BEGIN
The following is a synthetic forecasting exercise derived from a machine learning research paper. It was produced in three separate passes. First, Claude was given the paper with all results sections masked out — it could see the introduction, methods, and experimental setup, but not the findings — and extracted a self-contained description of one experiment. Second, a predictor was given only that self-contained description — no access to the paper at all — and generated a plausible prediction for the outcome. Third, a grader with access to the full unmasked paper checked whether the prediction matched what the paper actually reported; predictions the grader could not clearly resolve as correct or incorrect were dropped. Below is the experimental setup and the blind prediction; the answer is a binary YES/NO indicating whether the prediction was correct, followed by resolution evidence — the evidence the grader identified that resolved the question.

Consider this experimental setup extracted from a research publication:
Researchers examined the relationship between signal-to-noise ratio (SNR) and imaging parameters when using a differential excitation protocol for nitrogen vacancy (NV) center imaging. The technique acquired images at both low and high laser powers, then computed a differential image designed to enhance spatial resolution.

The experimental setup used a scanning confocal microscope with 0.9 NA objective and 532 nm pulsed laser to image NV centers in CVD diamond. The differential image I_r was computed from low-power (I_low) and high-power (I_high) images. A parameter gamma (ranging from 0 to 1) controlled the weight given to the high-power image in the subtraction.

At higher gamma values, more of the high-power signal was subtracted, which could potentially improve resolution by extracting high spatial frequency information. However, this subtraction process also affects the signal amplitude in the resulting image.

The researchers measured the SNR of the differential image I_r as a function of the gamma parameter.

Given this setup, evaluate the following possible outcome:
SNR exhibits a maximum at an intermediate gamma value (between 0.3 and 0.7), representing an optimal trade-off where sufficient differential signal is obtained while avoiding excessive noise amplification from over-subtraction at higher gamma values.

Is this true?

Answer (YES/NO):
END
- WHAT THIS TASK INVOLVES: Every record above is to be given again precisely.

- OUTPUT OF THE TASK:
The following is a synthetic forecasting exercise derived from a machine learning research paper. It was produced in three separate passes. First, Claude was given the paper with all results sections masked out — it could see the introduction, methods, and experimental setup, but not the findings — and extracted a self-contained description of one experiment. Second, a predictor was given only that self-contained description — no access to the paper at all — and generated a plausible prediction for the outcome. Third, a grader with access to the full unmasked paper checked whether the prediction matched what the paper actually reported; predictions the grader could not clearly resolve as correct or incorrect were dropped. Below is the experimental setup and the blind prediction; the answer is a binary YES/NO indicating whether the prediction was correct, followed by resolution evidence — the evidence the grader identified that resolved the question.

Consider this experimental setup extracted from a research publication:
Researchers examined the relationship between signal-to-noise ratio (SNR) and imaging parameters when using a differential excitation protocol for nitrogen vacancy (NV) center imaging. The technique acquired images at both low and high laser powers, then computed a differential image designed to enhance spatial resolution.

The experimental setup used a scanning confocal microscope with 0.9 NA objective and 532 nm pulsed laser to image NV centers in CVD diamond. The differential image I_r was computed from low-power (I_low) and high-power (I_high) images. A parameter gamma (ranging from 0 to 1) controlled the weight given to the high-power image in the subtraction.

At higher gamma values, more of the high-power signal was subtracted, which could potentially improve resolution by extracting high spatial frequency information. However, this subtraction process also affects the signal amplitude in the resulting image.

The researchers measured the SNR of the differential image I_r as a function of the gamma parameter.

Given this setup, evaluate the following possible outcome:
SNR exhibits a maximum at an intermediate gamma value (between 0.3 and 0.7), representing an optimal trade-off where sufficient differential signal is obtained while avoiding excessive noise amplification from over-subtraction at higher gamma values.

Is this true?

Answer (YES/NO):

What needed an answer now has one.